性的虐待と子供の心理の関連
出典: フリー百科事典『ウィキペディア(Wikipedia)』 (2022/08/10 10:16 UTC 版)
「児童性的虐待」の記事における「性的虐待と子供の心理の関連」の解説
加害者と被害者が成人である場合大抵は身体的もしくは精神的強要があるのが普通であるが、子供が虐待されている場合には一見すると同意しているような場合も少なくない。 菅原昭秀 (1990) は大阪府児童相談所で扱った女児39人(加害者はうち37人が継父や養父を含む父親、叔父が1人、母親が1人)のうち33人が性的虐待に対し拒否的な反応を示してはいたが、その虐待者本人に対して否定的な反応を示していたのは18人に過ぎなかったという報告をしている。残りの21人のうち、5人は拒否をしつつも同情的な態度、13人は曖昧な態度、3人は肯定的な態度をとっていたという。 近親姦の体験者は虐待の犠牲になったという認識そのものは正しいが、その心の深層には緊密で複雑なアンビバレントな関係がある。多くの子供は虐待者に対し愛情と憎しみが複雑に絡み合った感情を抱くが、これは性的虐待を受けた人に激しい混乱をもたらす。憎しみか愛情のどちらかの面を取り解決しようとすることも多いが、この場合突然愛情が憎しみに変わったり、憎しみしか感じることができなくなったりする。 また、こうした被害を受けた人をさらなる混乱に陥れているのは文化的な問題によるところも大きい。もともと近代文明はそういった現象を抑圧し続けてきたため、必然的に性的虐待を受けた場合社会から阻害されてしまうような感覚に襲われてしまうことが多い。
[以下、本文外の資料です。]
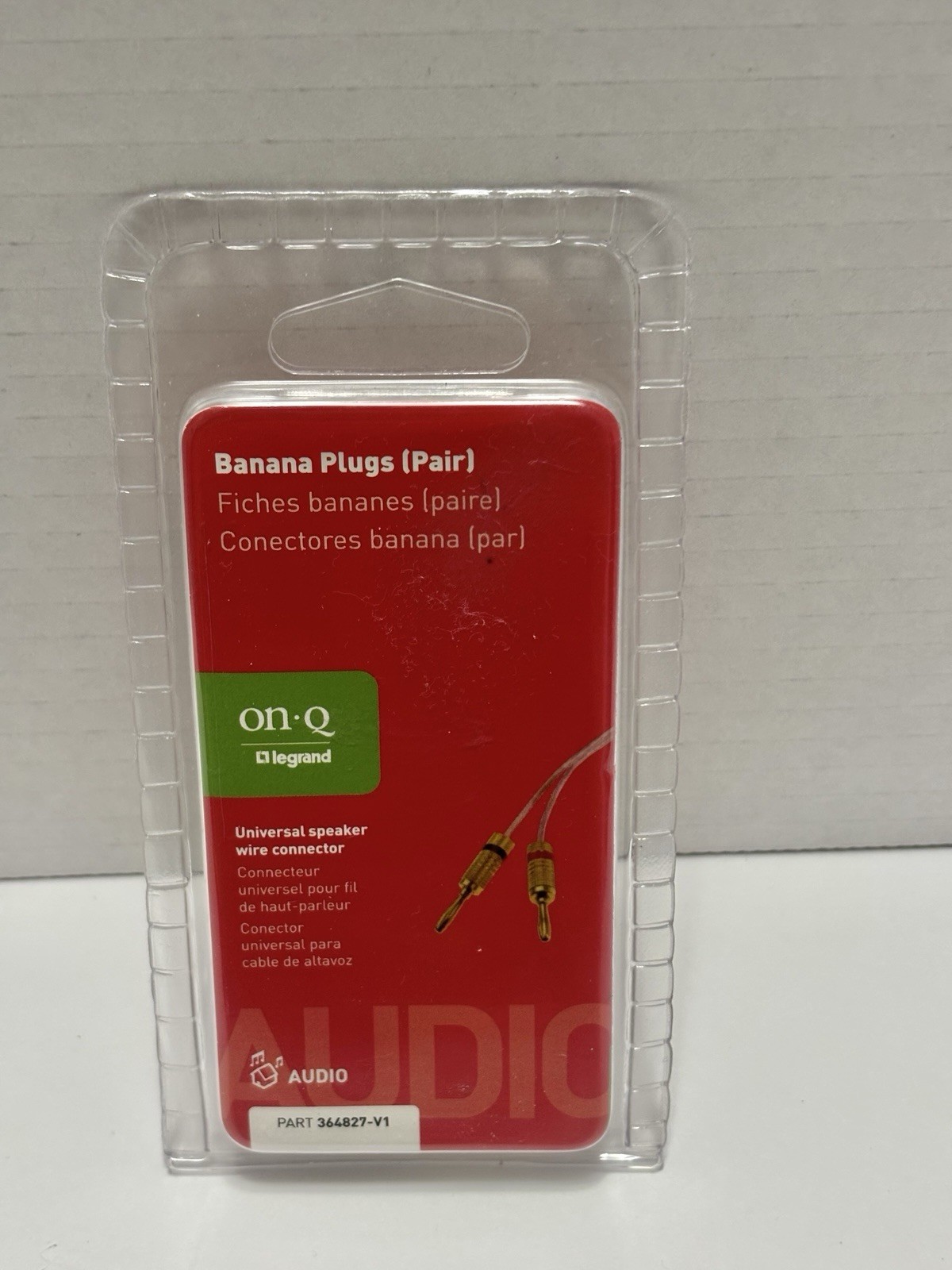 Legrand On-q Brass Banana Plug Audio Connector 804428019824 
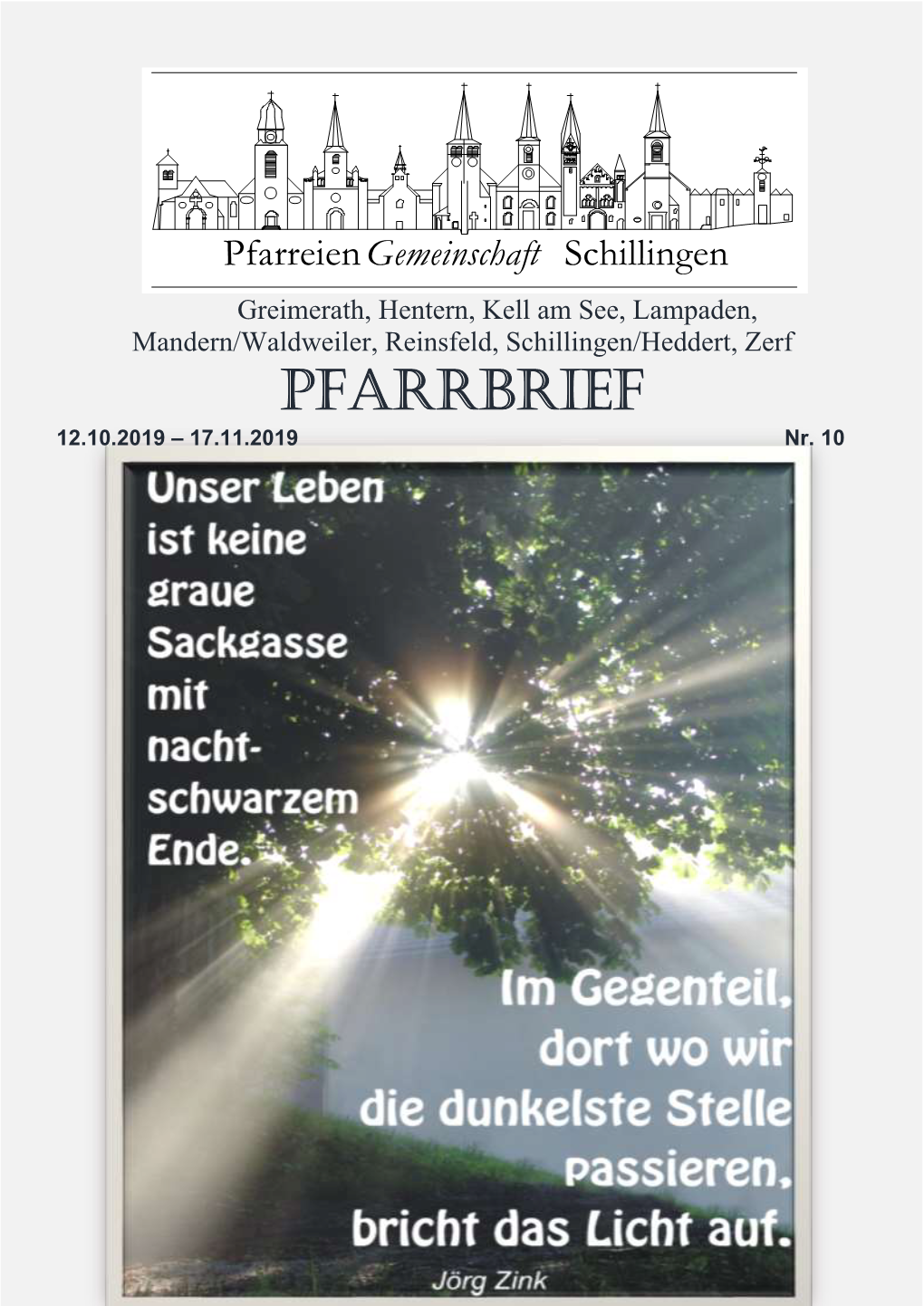 Pfarrbrief 12.10.2019 – 17.11.2019 Nr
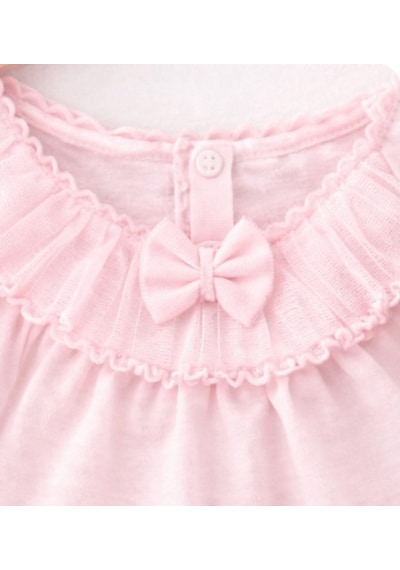 Kardeşler Bebe Balık Detaylı Kız Bebek Takım Dantelli Tütü Etek Ve Saç Bandı Set Pembe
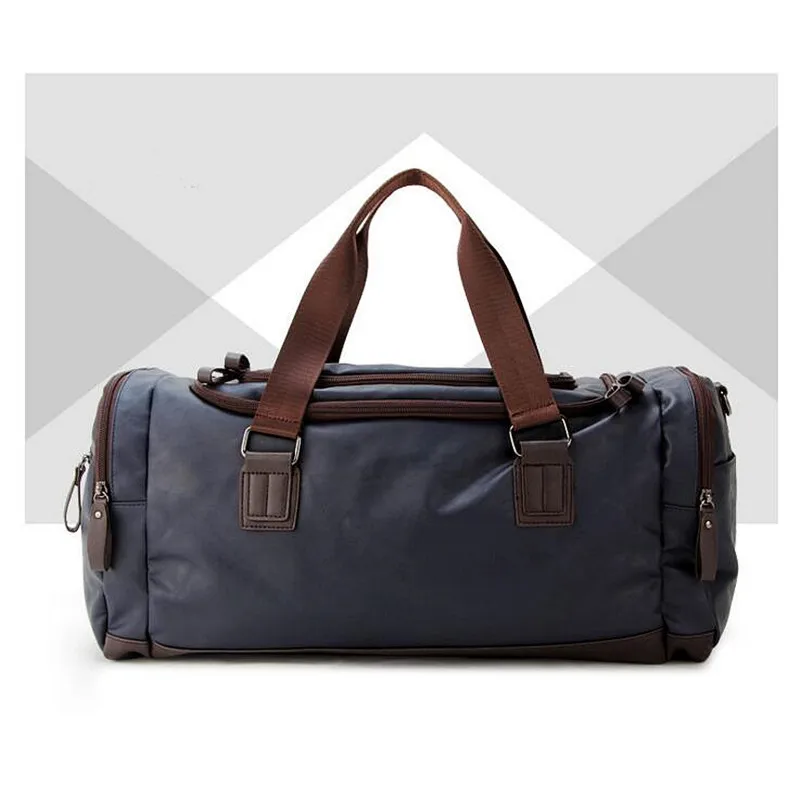 Мужские дорожные сумки из ПУ кожи чемодан модные вещевые мешки тоут для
こうした場合、性的虐待が存在しないことを想定されて作られた文化的価値観を内面化していればいるほど心理的な被害は大きくなってしまう。こうした社会のメッセージによる子供の心理的反応のことをFinkelhor and Browne (1985) は「烙印押し (stigmatization)」と呼んだ。 性的虐待のトラウマの度合いは、その個人の主観的体験に依存する。そのため、ある人は外部的に見ればひどくトラウマティックな体験をしてもトラウマにならなかったり、ある人は外部的には大したことでなくともトラウマになる。そのため、まれではあるものの性的虐待を受けているにもかかわらずトラウマになっていない場合も存在する。だが、だからといってその行動そのものが虐待的でなかったということにはならない。さらに、男性に多いが明らかに性的虐待による重度のトラウマ症状を呈しているのにもかかわらず、自身のトラウマを否認している場合が多く存在することも知られている。 また、刺激に対して身体が反応してしまう場合が少なくない。こうした場合、女性の場合は快感を持ったことで自分自身が罪深いのではないかと思うことが多く、さらに男性の場合には自分の身体の勃起や射精とかいうものは自分の力でコントロール出来るものであるという自信がそのまま打ち砕かれる。人間の身体は生理学的にそのように出来ているため、これは自然な反応なのであるが、本人たちにとって見ればこうした現象はそのまま自己への不信へと繋がるのである。 また、大抵子供は「自分に責任がある」と思いやすく、性的虐待を受けた子供が親がおかしいことを訴えることはそのまま自分を訴えることとほぼ同じことになる。フロレンス・ラッシュ (1980) は「被害者が加害者を告発すれば、自分自身をも告発する事になる。だからこそ児童性虐待は世界でもっともよく守られている秘密なのである」と述べている。子供が話すだろうと思う人も多いが、近親姦(的行為)を受けた子供の多くはこのために自分の受けた被害のことを話すことはない。